Mary: I don’t think ACA has a specific mandate but I know there was some language to encourage different reimbursement models, such as Medicare Shared Service. And every major national health plan seems to be experimenting with private commercial arrangements for select populations around accountable care, and reimbursement structures to motivate quality. As with pay for performance, we’ll see disparate ways to measure some of the quality programs. For larger diseases, like diabetes and asthma, there are some standards, but the question remains: How complex will this be for, say, a physicians’ group that’s being held accountable for different standards?
James: Phase III intervention of a product in development is often given holy grail status in brand marketing. Does it ever happen?
Christine: I only hear who’s chasing Phase IVs. I can’t tell you how many I’ve chased. I’m tired of talking about it because I’m left with contracting groups, like yourself and IMS, and all sorts of health outcomes, to get the information that will help aid and abet whatever it is we need to do.

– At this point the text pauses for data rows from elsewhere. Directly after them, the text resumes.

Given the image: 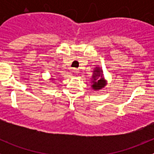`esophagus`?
Segmentation results:
<instances>
[{
    "label": "esophagus",
    "instance_id": "34e87169",
    "mask_svg": "<svg viewBox=\"0 0 154 154\" xmlns=\"http://www.w3.org/2000/svg\"><path fill=\"white\" fill-rule=\"evenodd\" d=\"M72 72H74L75 74H78V73H79V70L77 69H74L72 70Z\"/></svg>",
    "mask_w": 154,
    "mask_h": 154
}]
</instances>
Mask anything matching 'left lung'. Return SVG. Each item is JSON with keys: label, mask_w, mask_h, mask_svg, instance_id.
<instances>
[{"label": "left lung", "mask_w": 154, "mask_h": 154, "mask_svg": "<svg viewBox=\"0 0 154 154\" xmlns=\"http://www.w3.org/2000/svg\"><path fill=\"white\" fill-rule=\"evenodd\" d=\"M93 75H92V79L93 81L92 82V89L94 90H99L103 88L106 84V81L104 80L103 77V74H102V70L99 69V68L96 67V69L93 71Z\"/></svg>", "instance_id": "8db88e82"}]
</instances>
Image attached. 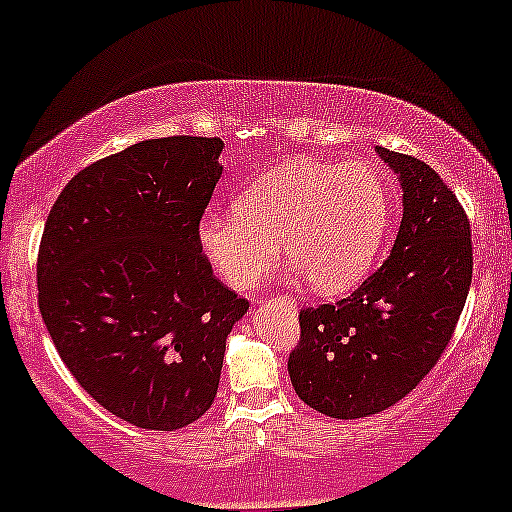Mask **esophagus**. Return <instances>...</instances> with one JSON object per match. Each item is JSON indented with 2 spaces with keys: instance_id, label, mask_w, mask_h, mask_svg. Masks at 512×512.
Returning <instances> with one entry per match:
<instances>
[{
  "instance_id": "34e87169",
  "label": "esophagus",
  "mask_w": 512,
  "mask_h": 512,
  "mask_svg": "<svg viewBox=\"0 0 512 512\" xmlns=\"http://www.w3.org/2000/svg\"><path fill=\"white\" fill-rule=\"evenodd\" d=\"M289 303H291V305H293V298H289Z\"/></svg>"
}]
</instances>
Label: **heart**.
Listing matches in <instances>:
<instances>
[{
    "label": "heart",
    "mask_w": 512,
    "mask_h": 512,
    "mask_svg": "<svg viewBox=\"0 0 512 512\" xmlns=\"http://www.w3.org/2000/svg\"><path fill=\"white\" fill-rule=\"evenodd\" d=\"M390 226V192L373 163L296 158L248 187L236 211L211 209L199 245L223 279L252 289L284 260L317 293H342L373 267Z\"/></svg>",
    "instance_id": "heart-1"
}]
</instances>
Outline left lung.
Wrapping results in <instances>:
<instances>
[{"instance_id":"1","label":"left lung","mask_w":512,"mask_h":512,"mask_svg":"<svg viewBox=\"0 0 512 512\" xmlns=\"http://www.w3.org/2000/svg\"><path fill=\"white\" fill-rule=\"evenodd\" d=\"M402 182L390 257L351 296L303 308L289 356L296 395L332 419H363L409 395L450 344L472 284L462 204L419 158L378 146Z\"/></svg>"}]
</instances>
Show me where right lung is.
<instances>
[{"mask_svg":"<svg viewBox=\"0 0 512 512\" xmlns=\"http://www.w3.org/2000/svg\"><path fill=\"white\" fill-rule=\"evenodd\" d=\"M219 137L132 144L76 173L38 250V305L76 383L127 424L175 431L214 404L248 313L199 245Z\"/></svg>","mask_w":512,"mask_h":512,"instance_id":"add662e5","label":"right lung"}]
</instances>
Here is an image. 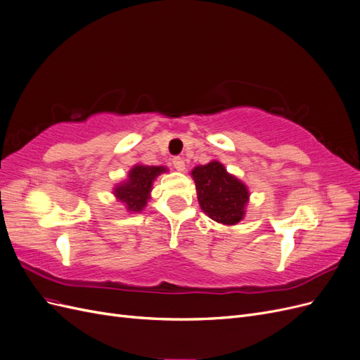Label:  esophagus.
Returning a JSON list of instances; mask_svg holds the SVG:
<instances>
[{
	"mask_svg": "<svg viewBox=\"0 0 360 360\" xmlns=\"http://www.w3.org/2000/svg\"><path fill=\"white\" fill-rule=\"evenodd\" d=\"M172 165H174V168H176L177 171H184V160L181 159V158H174L172 159Z\"/></svg>",
	"mask_w": 360,
	"mask_h": 360,
	"instance_id": "1",
	"label": "esophagus"
}]
</instances>
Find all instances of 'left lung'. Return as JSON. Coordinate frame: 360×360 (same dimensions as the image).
<instances>
[{"instance_id": "1", "label": "left lung", "mask_w": 360, "mask_h": 360, "mask_svg": "<svg viewBox=\"0 0 360 360\" xmlns=\"http://www.w3.org/2000/svg\"><path fill=\"white\" fill-rule=\"evenodd\" d=\"M201 209L213 221L224 225H236L245 216L249 201L246 184L226 172L221 162L212 160L207 165L192 169Z\"/></svg>"}]
</instances>
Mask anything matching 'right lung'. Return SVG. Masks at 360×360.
Listing matches in <instances>:
<instances>
[{"mask_svg": "<svg viewBox=\"0 0 360 360\" xmlns=\"http://www.w3.org/2000/svg\"><path fill=\"white\" fill-rule=\"evenodd\" d=\"M165 167H148L135 165L129 171L126 181L117 184L114 195L118 201H122L127 212L139 213L144 210L147 201L150 200L151 186L159 174L165 172Z\"/></svg>", "mask_w": 360, "mask_h": 360, "instance_id": "right-lung-1", "label": "right lung"}]
</instances>
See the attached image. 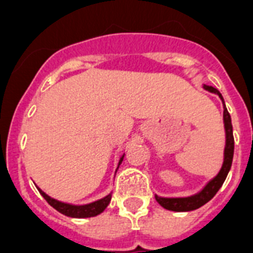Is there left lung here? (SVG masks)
I'll list each match as a JSON object with an SVG mask.
<instances>
[{"label":"left lung","mask_w":253,"mask_h":253,"mask_svg":"<svg viewBox=\"0 0 253 253\" xmlns=\"http://www.w3.org/2000/svg\"><path fill=\"white\" fill-rule=\"evenodd\" d=\"M204 87L206 90L219 95V98L223 102V122L224 130H226V147H224L223 166L220 168L219 173L211 181H209L208 185L200 193H197L194 196L185 197V198H163V197L155 196L156 201L167 210H172V211H190V210H196V209L204 206L206 202H209L212 197L215 196L216 192L223 185L224 180H226V177L228 174V170L231 168L232 158H234V135H232L231 117H230L227 109H226L224 99L219 93V90L215 89V87L209 86V85H204Z\"/></svg>","instance_id":"obj_1"}]
</instances>
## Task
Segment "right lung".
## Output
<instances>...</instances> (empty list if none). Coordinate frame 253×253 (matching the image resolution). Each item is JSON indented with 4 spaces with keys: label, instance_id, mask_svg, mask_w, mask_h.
Here are the masks:
<instances>
[{
    "label": "right lung",
    "instance_id": "1",
    "mask_svg": "<svg viewBox=\"0 0 253 253\" xmlns=\"http://www.w3.org/2000/svg\"><path fill=\"white\" fill-rule=\"evenodd\" d=\"M123 156H125V155H123ZM123 156L121 158V160H119V164L122 163ZM38 190H39V193L43 196V198H44L53 209H56L57 211L61 212V214H64V215L67 216H72V218H89V216L98 215V214H101V212L107 208V205L110 204L111 200V194H107L106 197H103V198H101V200L98 201H94V202H91V204L76 206V205L64 204V202H60V201L53 200V198H51L49 196H47L44 192H42L41 189H38Z\"/></svg>",
    "mask_w": 253,
    "mask_h": 253
}]
</instances>
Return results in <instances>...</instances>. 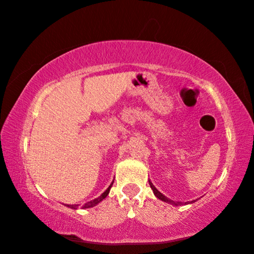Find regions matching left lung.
I'll return each mask as SVG.
<instances>
[{
    "label": "left lung",
    "mask_w": 254,
    "mask_h": 254,
    "mask_svg": "<svg viewBox=\"0 0 254 254\" xmlns=\"http://www.w3.org/2000/svg\"><path fill=\"white\" fill-rule=\"evenodd\" d=\"M149 185H150V187H151V189H152V190H153V194H154V196H156V197H158V198H159V199H161L162 201H166V203H168V204H173V205H175V206L184 205V203H182V201H174V200H171V199H169V198H168V197H166L165 195H163V194H161V192H160V191H159V190H158V189H157L156 187H154V186H153V185H152V183H151V182H150V180H149ZM194 201H195V200H191V201H190V203H194ZM185 204H189V201H188V203H185Z\"/></svg>",
    "instance_id": "1"
}]
</instances>
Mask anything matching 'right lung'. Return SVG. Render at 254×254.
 <instances>
[{"label": "right lung", "instance_id": "1", "mask_svg": "<svg viewBox=\"0 0 254 254\" xmlns=\"http://www.w3.org/2000/svg\"><path fill=\"white\" fill-rule=\"evenodd\" d=\"M112 185H113V183H112V184L110 185L109 188H107L106 190H105L104 192H103V194H102L100 197H97V198L93 199V200H91V201H87V203L84 204L83 206H80V207H81V208H91V207H94V206H96L98 203H101V201H102L103 199H104L107 195H109ZM66 206H67V207H69V208H72V209H77V208H78V205H76V204H74V205H68V204H66Z\"/></svg>", "mask_w": 254, "mask_h": 254}]
</instances>
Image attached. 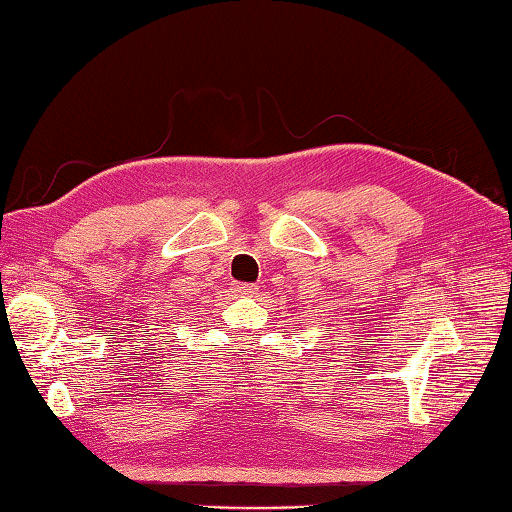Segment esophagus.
Masks as SVG:
<instances>
[{"instance_id":"esophagus-1","label":"esophagus","mask_w":512,"mask_h":512,"mask_svg":"<svg viewBox=\"0 0 512 512\" xmlns=\"http://www.w3.org/2000/svg\"><path fill=\"white\" fill-rule=\"evenodd\" d=\"M233 290H236L238 294H242V297H251V294H256L258 288H256L254 283H238Z\"/></svg>"}]
</instances>
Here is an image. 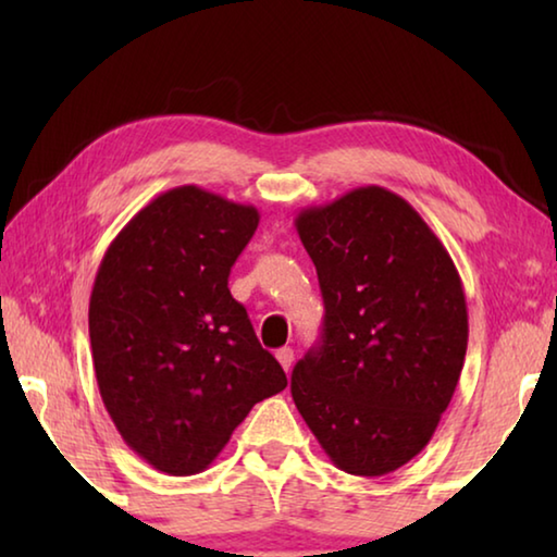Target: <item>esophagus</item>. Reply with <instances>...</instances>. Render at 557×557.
I'll return each mask as SVG.
<instances>
[{
    "instance_id": "esophagus-1",
    "label": "esophagus",
    "mask_w": 557,
    "mask_h": 557,
    "mask_svg": "<svg viewBox=\"0 0 557 557\" xmlns=\"http://www.w3.org/2000/svg\"><path fill=\"white\" fill-rule=\"evenodd\" d=\"M275 356H277V361H280V366H282V369H285V371H289L292 363H295V351H292L289 346L280 348V351H277Z\"/></svg>"
}]
</instances>
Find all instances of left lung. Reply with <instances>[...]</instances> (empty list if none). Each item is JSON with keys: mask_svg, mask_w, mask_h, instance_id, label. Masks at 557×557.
I'll return each mask as SVG.
<instances>
[{"mask_svg": "<svg viewBox=\"0 0 557 557\" xmlns=\"http://www.w3.org/2000/svg\"><path fill=\"white\" fill-rule=\"evenodd\" d=\"M324 297V329L292 371V398L346 474L383 476L435 435L465 366L459 272L398 194L358 186L299 211Z\"/></svg>", "mask_w": 557, "mask_h": 557, "instance_id": "obj_1", "label": "left lung"}]
</instances>
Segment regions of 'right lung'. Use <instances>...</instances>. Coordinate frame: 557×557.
Returning <instances> with one entry per match:
<instances>
[{
	"instance_id": "add662e5",
	"label": "right lung",
	"mask_w": 557,
	"mask_h": 557,
	"mask_svg": "<svg viewBox=\"0 0 557 557\" xmlns=\"http://www.w3.org/2000/svg\"><path fill=\"white\" fill-rule=\"evenodd\" d=\"M256 206L199 186L149 201L102 256L90 292L100 398L122 440L172 476L199 474L287 375L228 289Z\"/></svg>"
}]
</instances>
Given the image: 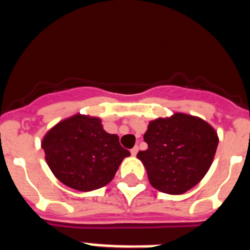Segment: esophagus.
I'll return each mask as SVG.
<instances>
[{
    "label": "esophagus",
    "mask_w": 250,
    "mask_h": 250,
    "mask_svg": "<svg viewBox=\"0 0 250 250\" xmlns=\"http://www.w3.org/2000/svg\"><path fill=\"white\" fill-rule=\"evenodd\" d=\"M138 151H139V147H138V146H134V147H132V149H131V155H132V156H135L136 154H138Z\"/></svg>",
    "instance_id": "esophagus-1"
}]
</instances>
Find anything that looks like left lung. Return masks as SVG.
Here are the masks:
<instances>
[{
    "label": "left lung",
    "instance_id": "obj_1",
    "mask_svg": "<svg viewBox=\"0 0 250 250\" xmlns=\"http://www.w3.org/2000/svg\"><path fill=\"white\" fill-rule=\"evenodd\" d=\"M144 140L147 149L138 159L150 184L171 195L184 194L204 178L219 143L210 124L184 112L150 121Z\"/></svg>",
    "mask_w": 250,
    "mask_h": 250
}]
</instances>
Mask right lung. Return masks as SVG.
Returning a JSON list of instances; mask_svg holds the SVG:
<instances>
[{"label":"right lung","mask_w":250,"mask_h":250,"mask_svg":"<svg viewBox=\"0 0 250 250\" xmlns=\"http://www.w3.org/2000/svg\"><path fill=\"white\" fill-rule=\"evenodd\" d=\"M52 174L66 187L91 191L109 184L130 155L119 136L106 132L101 119L76 114L51 127L41 141Z\"/></svg>","instance_id":"right-lung-1"}]
</instances>
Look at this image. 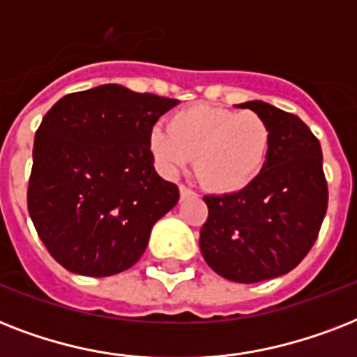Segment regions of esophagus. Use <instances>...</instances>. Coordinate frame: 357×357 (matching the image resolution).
Wrapping results in <instances>:
<instances>
[{
  "mask_svg": "<svg viewBox=\"0 0 357 357\" xmlns=\"http://www.w3.org/2000/svg\"><path fill=\"white\" fill-rule=\"evenodd\" d=\"M179 195H181V200H187V198H195L196 192L192 189H189V187L181 185V187H179Z\"/></svg>",
  "mask_w": 357,
  "mask_h": 357,
  "instance_id": "34e87169",
  "label": "esophagus"
}]
</instances>
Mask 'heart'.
I'll list each match as a JSON object with an SVG mask.
<instances>
[{
    "mask_svg": "<svg viewBox=\"0 0 357 357\" xmlns=\"http://www.w3.org/2000/svg\"><path fill=\"white\" fill-rule=\"evenodd\" d=\"M271 148V128L252 111L213 105H190L168 122L153 128L150 150L157 167L172 176L195 157L202 185L215 192H235L252 183L265 167Z\"/></svg>",
    "mask_w": 357,
    "mask_h": 357,
    "instance_id": "obj_1",
    "label": "heart"
}]
</instances>
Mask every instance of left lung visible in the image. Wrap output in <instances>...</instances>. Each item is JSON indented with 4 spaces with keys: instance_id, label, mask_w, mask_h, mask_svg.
Masks as SVG:
<instances>
[{
    "instance_id": "1",
    "label": "left lung",
    "mask_w": 357,
    "mask_h": 357,
    "mask_svg": "<svg viewBox=\"0 0 357 357\" xmlns=\"http://www.w3.org/2000/svg\"><path fill=\"white\" fill-rule=\"evenodd\" d=\"M266 120L265 167L243 190L204 196L209 215L200 229L204 259L218 276L257 283L283 276L315 244L328 209L321 142L296 114L271 103H241Z\"/></svg>"
}]
</instances>
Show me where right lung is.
Masks as SVG:
<instances>
[{
    "label": "right lung",
    "instance_id": "add662e5",
    "mask_svg": "<svg viewBox=\"0 0 357 357\" xmlns=\"http://www.w3.org/2000/svg\"><path fill=\"white\" fill-rule=\"evenodd\" d=\"M178 100L102 85L61 98L33 146L27 209L66 271L103 278L144 254L153 224L179 200L153 168L150 133Z\"/></svg>",
    "mask_w": 357,
    "mask_h": 357
}]
</instances>
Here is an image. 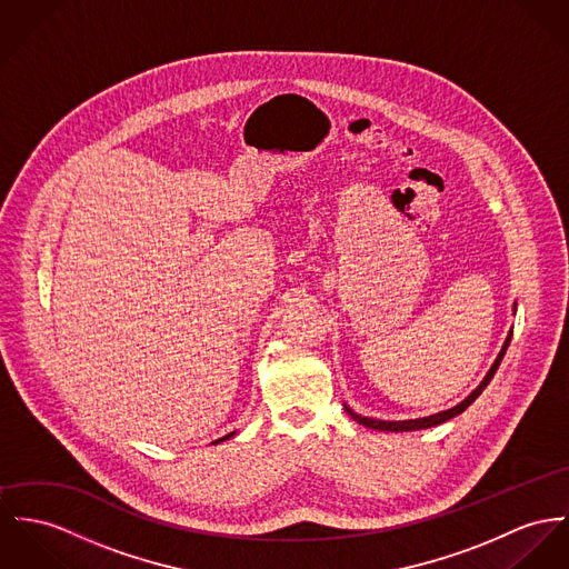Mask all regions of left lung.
Wrapping results in <instances>:
<instances>
[{"instance_id": "left-lung-1", "label": "left lung", "mask_w": 569, "mask_h": 569, "mask_svg": "<svg viewBox=\"0 0 569 569\" xmlns=\"http://www.w3.org/2000/svg\"><path fill=\"white\" fill-rule=\"evenodd\" d=\"M511 336H513V331H509V336H507V340H505V347L502 350L498 352V357H496V361L491 363V368H489V372L485 375V379L481 381V386L475 390V392L470 393L466 400H461L459 405H455L452 409H446V411H439V413H433V416H427V418H416V420H375V418H366V416H359V413H355L352 409H350L349 405H345V409H347V413H349L350 418L355 420V422H359V425H363V427H368V429H375V431H393V433H402V431H420V429H431V427H438L441 422H446V420H450V418H455V416H459L461 411H466L479 396H481L482 390L487 388V383L493 379V375H496V370H498V366H500V361H502V357H505V352L509 349V342H511Z\"/></svg>"}]
</instances>
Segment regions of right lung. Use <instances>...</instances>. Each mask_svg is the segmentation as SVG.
<instances>
[{
  "label": "right lung",
  "instance_id": "1",
  "mask_svg": "<svg viewBox=\"0 0 569 569\" xmlns=\"http://www.w3.org/2000/svg\"><path fill=\"white\" fill-rule=\"evenodd\" d=\"M231 436H236V433H229V436H224V438L217 439V441H214V443H219V441H224V439H229V438H231Z\"/></svg>",
  "mask_w": 569,
  "mask_h": 569
}]
</instances>
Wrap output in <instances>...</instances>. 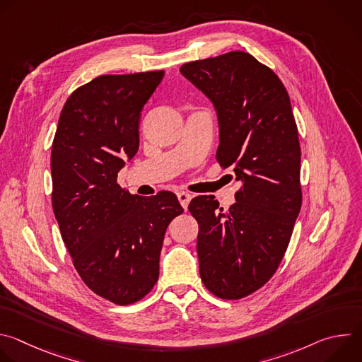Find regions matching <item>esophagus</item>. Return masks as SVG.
I'll return each instance as SVG.
<instances>
[{
  "label": "esophagus",
  "mask_w": 362,
  "mask_h": 362,
  "mask_svg": "<svg viewBox=\"0 0 362 362\" xmlns=\"http://www.w3.org/2000/svg\"><path fill=\"white\" fill-rule=\"evenodd\" d=\"M177 199H179L180 204H182V208L186 211L187 206H189V202H190V199H192V196H190L189 193H186V192H179V193H177Z\"/></svg>",
  "instance_id": "1"
}]
</instances>
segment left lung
I'll use <instances>...</instances> for the list:
<instances>
[{"label": "left lung", "instance_id": "8db88e82", "mask_svg": "<svg viewBox=\"0 0 362 362\" xmlns=\"http://www.w3.org/2000/svg\"><path fill=\"white\" fill-rule=\"evenodd\" d=\"M180 73L212 103L219 123L216 159L242 183L229 211L196 196L200 278L214 295L240 299L276 272L302 204L300 147L288 91L243 51L186 63Z\"/></svg>", "mask_w": 362, "mask_h": 362}]
</instances>
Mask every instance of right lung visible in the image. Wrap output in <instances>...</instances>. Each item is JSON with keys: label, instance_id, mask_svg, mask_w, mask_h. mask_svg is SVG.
Masks as SVG:
<instances>
[{"label": "right lung", "instance_id": "right-lung-1", "mask_svg": "<svg viewBox=\"0 0 362 362\" xmlns=\"http://www.w3.org/2000/svg\"><path fill=\"white\" fill-rule=\"evenodd\" d=\"M163 76L107 74L78 87L51 148V200L73 265L94 293L117 305L153 289L166 229L183 214L172 192L143 197L117 185L139 150L140 112Z\"/></svg>", "mask_w": 362, "mask_h": 362}]
</instances>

The sad part is it’s not even making meaning. I want t-shirts made up that say: “Make meaning.” We’re just chasing. I’m chasing access, chasing good formulary status. Whatever it is, I’m chasing it. But you get on some drugs and you say, “I really would like to make meaning to the patients, to tell them why they should use a product like this.” But that’s very, very tough to get to.
John: You know, where it happens consistently is not the homegrown assets but the one you’re going out to buy. That’s when you get everyone around the table.You have preregistration, where managed markets gets an opportunity to talk and sales gets an opportunity to talk and you’re doing your due diligence. Everybody that’s got a seat at the table. But with the homegrown assets, it’s a different building or a different site and you don’t get it until it’s too late.
James: Is technology changing the game yet?
John: iPads and other tablets—they have a shot. Now everybody’s focusing on closed loop marketing and the metadata that you get back from that. And they’re all doing it wrong, I’m convinced of that. You get 17,000 lines of data back and it turns out we’re not smart enough to figure out which line caused what, so it doesn’t help us.
James: Big data got too big?
Daniel: It’s a paralysis.
John: But I think you can use that technology now to get back towards more of a regional type marketing, and get away from the statistical prop that we’ve all created that’s of value to no one.
James: Speaking of value, how do co-pay cards fit into all this?
Christine: With all due respect, a co-pay card is a necessary evil.
Kevin: Reps aren’t well-suited to translating the value of a co-pay card. I mean, if you’re going to do it, do something with it, versus, “The other reps had them so I had to have one.” If they’re not executed well and you haven’t changed the payer landscape, you’re stuck.
John: Co-pay cards are like a high school education—you get nothing for having one, but if you don’t have one, it’s a problem. Once you start throwing the cards out, it’s difficult to pull them back.